# Tabular Playground Series - Jul 2021
## H20(AutoML)

I have been using **Pycaret** to try predictions with various features. The one with the best score is [this notebook](https://www.kaggle.com/astashiro/tps-jul2021-06rethink-features). </br> 
**Score(Pycaret) : 0.20696**

Next, I also tried predicting with **LightAutoML** under the same conditions as the features that worked well with Pycaret. This is  [the notebook](https://www.kaggle.com/astashiro/tps-jul2021-07lightautoml/output?select=LightAutoML_submission.csv). </br>
**Score(LightAutoML) : 0.20509**

Both of these AutoMLs were very nice and gave similar results for the same features, but I decided to try a third AutoML, **H20**.  
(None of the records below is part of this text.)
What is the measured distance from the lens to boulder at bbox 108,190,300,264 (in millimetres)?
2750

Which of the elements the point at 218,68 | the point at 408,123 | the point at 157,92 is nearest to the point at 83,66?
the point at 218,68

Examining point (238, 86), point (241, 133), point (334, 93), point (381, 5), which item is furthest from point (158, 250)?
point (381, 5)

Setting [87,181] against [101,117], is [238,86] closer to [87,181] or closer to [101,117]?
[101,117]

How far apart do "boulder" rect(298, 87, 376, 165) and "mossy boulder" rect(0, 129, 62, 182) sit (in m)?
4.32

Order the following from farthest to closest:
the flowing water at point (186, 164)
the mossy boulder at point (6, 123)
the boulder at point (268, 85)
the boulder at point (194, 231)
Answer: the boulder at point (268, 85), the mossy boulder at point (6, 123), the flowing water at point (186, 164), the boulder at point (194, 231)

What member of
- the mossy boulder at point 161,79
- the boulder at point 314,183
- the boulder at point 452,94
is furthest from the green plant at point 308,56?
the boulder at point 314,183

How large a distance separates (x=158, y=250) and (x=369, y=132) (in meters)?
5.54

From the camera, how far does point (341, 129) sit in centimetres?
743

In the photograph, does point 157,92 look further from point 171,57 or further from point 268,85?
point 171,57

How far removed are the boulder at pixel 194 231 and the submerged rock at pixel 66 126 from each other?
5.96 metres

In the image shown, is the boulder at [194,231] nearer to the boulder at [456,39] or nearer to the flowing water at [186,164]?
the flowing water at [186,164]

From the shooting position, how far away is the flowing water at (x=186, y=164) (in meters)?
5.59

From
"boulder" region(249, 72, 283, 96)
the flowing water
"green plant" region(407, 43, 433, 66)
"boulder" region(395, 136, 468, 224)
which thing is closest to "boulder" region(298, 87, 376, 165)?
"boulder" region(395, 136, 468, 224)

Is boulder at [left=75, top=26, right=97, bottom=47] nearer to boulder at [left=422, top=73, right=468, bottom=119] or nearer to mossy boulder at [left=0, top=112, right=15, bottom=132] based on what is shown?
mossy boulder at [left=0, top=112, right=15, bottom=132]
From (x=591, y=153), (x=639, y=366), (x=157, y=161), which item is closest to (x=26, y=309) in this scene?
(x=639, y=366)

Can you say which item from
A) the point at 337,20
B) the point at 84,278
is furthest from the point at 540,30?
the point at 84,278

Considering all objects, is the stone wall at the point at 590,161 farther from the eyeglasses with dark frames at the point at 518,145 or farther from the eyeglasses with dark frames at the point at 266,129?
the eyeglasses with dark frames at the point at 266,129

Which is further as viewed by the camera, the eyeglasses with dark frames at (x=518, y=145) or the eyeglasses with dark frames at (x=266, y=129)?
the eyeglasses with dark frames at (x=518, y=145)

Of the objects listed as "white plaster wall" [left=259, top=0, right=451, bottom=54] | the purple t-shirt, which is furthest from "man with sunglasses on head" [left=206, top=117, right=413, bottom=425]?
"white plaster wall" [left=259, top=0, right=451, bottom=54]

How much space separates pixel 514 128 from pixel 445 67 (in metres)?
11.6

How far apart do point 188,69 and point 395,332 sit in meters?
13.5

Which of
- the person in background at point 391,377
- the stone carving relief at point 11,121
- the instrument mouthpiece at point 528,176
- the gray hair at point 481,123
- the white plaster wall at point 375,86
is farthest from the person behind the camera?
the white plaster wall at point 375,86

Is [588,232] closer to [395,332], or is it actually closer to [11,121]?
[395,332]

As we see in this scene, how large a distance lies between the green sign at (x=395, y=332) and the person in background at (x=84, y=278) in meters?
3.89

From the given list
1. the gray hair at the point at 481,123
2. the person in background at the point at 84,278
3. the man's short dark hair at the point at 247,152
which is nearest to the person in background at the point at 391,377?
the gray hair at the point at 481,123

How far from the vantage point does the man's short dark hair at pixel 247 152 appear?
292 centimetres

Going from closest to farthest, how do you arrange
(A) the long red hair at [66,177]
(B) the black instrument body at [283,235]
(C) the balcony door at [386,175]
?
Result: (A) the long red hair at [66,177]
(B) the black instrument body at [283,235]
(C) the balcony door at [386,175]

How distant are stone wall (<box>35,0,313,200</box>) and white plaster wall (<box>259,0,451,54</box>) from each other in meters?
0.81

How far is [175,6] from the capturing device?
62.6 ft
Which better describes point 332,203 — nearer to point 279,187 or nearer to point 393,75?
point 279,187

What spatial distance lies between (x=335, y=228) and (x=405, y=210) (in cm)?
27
I guess it depends on the tuning, but the results are still the same. It seems that it is better to choose the AutoML you prefer for its execution speed and visualization of the results.

In [None]:
import numpy as np
import pandas as pd
import matplotlib.pyplot as plt
%matplotlib inline
import seaborn as sns
import warnings
warnings.simplefilter(action='ignore', category=FutureWarning)

import h2o
from h2o.automl import H2OAutoML

In [None]:
df_train = pd.read_csv('../input/tabular-playground-series-jul-2021/train.csv')
df_test = pd.read_csv('../input/tabular-playground-series-jul-2021/test.csv')

In [None]:
df_train['IsTrain'] = 1
df_test['IsTrain'] = 0
df = pd.concat([df_train, df_test], sort=False,axis=0)

df['date_time'] = pd.to_datetime(df['date_time'])

df['day_of_week'] = df['date_time'].dt.dayofweek
df['hour'] = df['date_time'].dt.hour
df['working_hours'] =  df.hour.isin(np.arange(8, 21, 1)).astype("int")
df.loc[(df['date_time'].dt.month >= 3) & (df['date_time'].dt.month <= 5), 'season'] = 1
df.loc[(df['date_time'].dt.month >= 6) & (df['date_time'].dt.month <= 8), 'season'] = 2
df.loc[(df['date_time'].dt.month >= 9) & (df['date_time'].dt.month <= 11), 'season'] = 3
df.loc[(df['date_time'].dt.month == 12) | (df['date_time'].dt.month <= 2), 'season'] = 4

train = df.query('IsTrain == 1').drop(['IsTrain'], axis=1)
test =  df.query('IsTrain == 0').drop(['IsTrain','target_carbon_monoxide','target_benzene','target_nitrogen_oxides'], axis=1)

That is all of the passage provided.